## begin Data to use
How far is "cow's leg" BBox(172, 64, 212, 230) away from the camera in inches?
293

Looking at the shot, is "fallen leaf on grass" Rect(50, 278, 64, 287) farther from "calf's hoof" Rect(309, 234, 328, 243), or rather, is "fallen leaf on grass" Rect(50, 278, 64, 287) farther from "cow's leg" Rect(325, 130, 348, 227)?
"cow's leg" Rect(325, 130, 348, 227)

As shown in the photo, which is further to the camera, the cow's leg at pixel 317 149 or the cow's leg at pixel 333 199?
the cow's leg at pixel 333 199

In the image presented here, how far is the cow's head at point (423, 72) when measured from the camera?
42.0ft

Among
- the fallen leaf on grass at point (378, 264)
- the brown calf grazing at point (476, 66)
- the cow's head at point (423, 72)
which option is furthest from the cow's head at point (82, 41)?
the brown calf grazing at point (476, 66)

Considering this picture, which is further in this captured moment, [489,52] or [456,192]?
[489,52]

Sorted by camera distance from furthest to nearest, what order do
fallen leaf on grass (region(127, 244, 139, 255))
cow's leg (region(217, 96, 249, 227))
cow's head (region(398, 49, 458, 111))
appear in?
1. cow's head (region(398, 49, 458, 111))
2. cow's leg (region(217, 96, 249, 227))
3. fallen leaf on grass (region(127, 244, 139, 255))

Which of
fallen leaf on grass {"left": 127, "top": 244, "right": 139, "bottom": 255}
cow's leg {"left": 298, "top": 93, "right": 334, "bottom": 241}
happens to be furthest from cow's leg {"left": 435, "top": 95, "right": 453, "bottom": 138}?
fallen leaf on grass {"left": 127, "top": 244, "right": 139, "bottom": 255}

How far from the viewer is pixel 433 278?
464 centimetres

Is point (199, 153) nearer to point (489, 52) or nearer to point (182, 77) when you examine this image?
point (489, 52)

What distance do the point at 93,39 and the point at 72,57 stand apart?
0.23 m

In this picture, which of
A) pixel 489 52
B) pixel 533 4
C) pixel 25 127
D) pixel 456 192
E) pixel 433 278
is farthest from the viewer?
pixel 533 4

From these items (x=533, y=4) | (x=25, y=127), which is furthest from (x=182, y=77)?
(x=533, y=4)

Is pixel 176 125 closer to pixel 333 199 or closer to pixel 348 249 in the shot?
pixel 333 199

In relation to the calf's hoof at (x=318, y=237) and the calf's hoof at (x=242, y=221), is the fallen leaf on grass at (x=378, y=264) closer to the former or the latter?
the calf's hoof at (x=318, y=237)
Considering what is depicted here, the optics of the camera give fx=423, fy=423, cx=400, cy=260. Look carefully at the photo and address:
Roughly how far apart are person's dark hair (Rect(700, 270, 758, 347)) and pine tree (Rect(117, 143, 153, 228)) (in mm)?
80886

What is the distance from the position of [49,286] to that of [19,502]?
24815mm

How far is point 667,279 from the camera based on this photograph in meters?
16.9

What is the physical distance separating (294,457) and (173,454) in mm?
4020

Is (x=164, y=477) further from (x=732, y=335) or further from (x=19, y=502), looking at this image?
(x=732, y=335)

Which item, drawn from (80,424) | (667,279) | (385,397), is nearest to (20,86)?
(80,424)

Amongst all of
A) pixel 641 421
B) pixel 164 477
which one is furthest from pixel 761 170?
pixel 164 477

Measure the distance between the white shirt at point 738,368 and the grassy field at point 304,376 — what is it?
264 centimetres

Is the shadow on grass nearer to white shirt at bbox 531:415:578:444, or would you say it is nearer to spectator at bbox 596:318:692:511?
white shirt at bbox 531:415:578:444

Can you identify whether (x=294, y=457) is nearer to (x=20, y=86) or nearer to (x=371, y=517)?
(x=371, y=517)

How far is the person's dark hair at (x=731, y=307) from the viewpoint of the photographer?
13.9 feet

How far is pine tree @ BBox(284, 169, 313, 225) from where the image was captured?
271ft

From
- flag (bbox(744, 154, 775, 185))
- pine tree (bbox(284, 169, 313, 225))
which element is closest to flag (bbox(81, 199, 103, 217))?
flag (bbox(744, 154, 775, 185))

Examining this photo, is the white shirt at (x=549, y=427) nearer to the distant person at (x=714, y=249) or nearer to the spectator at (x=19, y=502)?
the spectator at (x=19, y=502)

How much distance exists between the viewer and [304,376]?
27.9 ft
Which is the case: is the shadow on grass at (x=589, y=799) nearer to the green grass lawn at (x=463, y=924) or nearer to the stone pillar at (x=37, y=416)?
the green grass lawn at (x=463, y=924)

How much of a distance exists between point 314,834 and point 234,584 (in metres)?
## end Data to use
### Task goal
Print back all the lines verbatim.

### Result
How far is "cow's leg" BBox(172, 64, 212, 230) away from the camera in inches?
293

Looking at the shot, is "fallen leaf on grass" Rect(50, 278, 64, 287) farther from "calf's hoof" Rect(309, 234, 328, 243), or rather, is "fallen leaf on grass" Rect(50, 278, 64, 287) farther from "cow's leg" Rect(325, 130, 348, 227)?
"cow's leg" Rect(325, 130, 348, 227)

As shown in the photo, which is further to the camera, the cow's leg at pixel 317 149 or the cow's leg at pixel 333 199?
the cow's leg at pixel 333 199

In the image presented here, how far is the cow's head at point (423, 72) when measured from the camera?
42.0ft

Among
- the fallen leaf on grass at point (378, 264)
- the brown calf grazing at point (476, 66)
- the cow's head at point (423, 72)
which option is furthest from the cow's head at point (82, 41)?
the brown calf grazing at point (476, 66)

Considering this picture, which is further in this captured moment, [489,52] or [456,192]?
[489,52]

Sorted by camera distance from furthest to nearest, what order do
fallen leaf on grass (region(127, 244, 139, 255))
cow's leg (region(217, 96, 249, 227))
cow's head (region(398, 49, 458, 111))
appear in?
1. cow's head (region(398, 49, 458, 111))
2. cow's leg (region(217, 96, 249, 227))
3. fallen leaf on grass (region(127, 244, 139, 255))

Which of
fallen leaf on grass {"left": 127, "top": 244, "right": 139, "bottom": 255}
cow's leg {"left": 298, "top": 93, "right": 334, "bottom": 241}
happens to be furthest from cow's leg {"left": 435, "top": 95, "right": 453, "bottom": 138}?
fallen leaf on grass {"left": 127, "top": 244, "right": 139, "bottom": 255}

How far from the viewer is pixel 433 278?
464 centimetres

Is point (199, 153) nearer to point (489, 52) or nearer to point (182, 77) when you examine this image?
point (489, 52)

What distance do the point at 93,39 and the point at 72,57 stand apart?
0.23 m

In this picture, which of
A) pixel 489 52
B) pixel 533 4
C) pixel 25 127
D) pixel 456 192
E) pixel 433 278
is farthest from the viewer?
pixel 533 4

From these items (x=533, y=4) | (x=25, y=127), which is furthest from (x=182, y=77)?
(x=533, y=4)

Is pixel 176 125 closer to pixel 333 199 or closer to pixel 348 249 in the shot?
pixel 333 199

In relation to the calf's hoof at (x=318, y=237) and the calf's hoof at (x=242, y=221), is the fallen leaf on grass at (x=378, y=264) closer to the former or the latter?
the calf's hoof at (x=318, y=237)
Considering what is depicted here, the optics of the camera give fx=423, fy=423, cx=400, cy=260. Look carefully at the photo and address:
Roughly how far apart are person's dark hair (Rect(700, 270, 758, 347)) and pine tree (Rect(117, 143, 153, 228)) (in mm)?
80886

What is the distance from the position of [49,286] to that of [19,502]?
24815mm

How far is point 667,279 from the camera based on this photograph in meters?
16.9

What is the physical distance separating (294,457) and (173,454) in mm?
4020

Is (x=164, y=477) further from (x=732, y=335) or further from (x=19, y=502), looking at this image?
(x=732, y=335)

Which item, drawn from (80,424) | (667,279) | (385,397), is nearest to (20,86)?
(80,424)

Amongst all of
A) pixel 641 421
B) pixel 164 477
which one is furthest from pixel 761 170?
pixel 164 477

Measure the distance between the white shirt at point 738,368 and the grassy field at point 304,376 — what is it?
264 centimetres

Is the shadow on grass nearer to white shirt at bbox 531:415:578:444, or would you say it is nearer to spectator at bbox 596:318:692:511?
white shirt at bbox 531:415:578:444

Can you identify whether (x=294, y=457) is nearer to (x=20, y=86) or nearer to (x=371, y=517)?
(x=371, y=517)

How far is the person's dark hair at (x=731, y=307) from the viewpoint of the photographer?
13.9 feet

How far is pine tree @ BBox(284, 169, 313, 225) from where the image was captured?
271ft

From
- flag (bbox(744, 154, 775, 185))
- pine tree (bbox(284, 169, 313, 225))
which element is closest to flag (bbox(81, 199, 103, 217))?
flag (bbox(744, 154, 775, 185))

Examining this photo, is the white shirt at (x=549, y=427) nearer to the distant person at (x=714, y=249) or nearer to the spectator at (x=19, y=502)?
the spectator at (x=19, y=502)

How much distance exists between the viewer and [304,376]?
27.9 ft
Which is the case: is the shadow on grass at (x=589, y=799) nearer to the green grass lawn at (x=463, y=924) or nearer to the stone pillar at (x=37, y=416)?
the green grass lawn at (x=463, y=924)

How much of a distance exists between point 314,834 and point 234,584 (in metres)?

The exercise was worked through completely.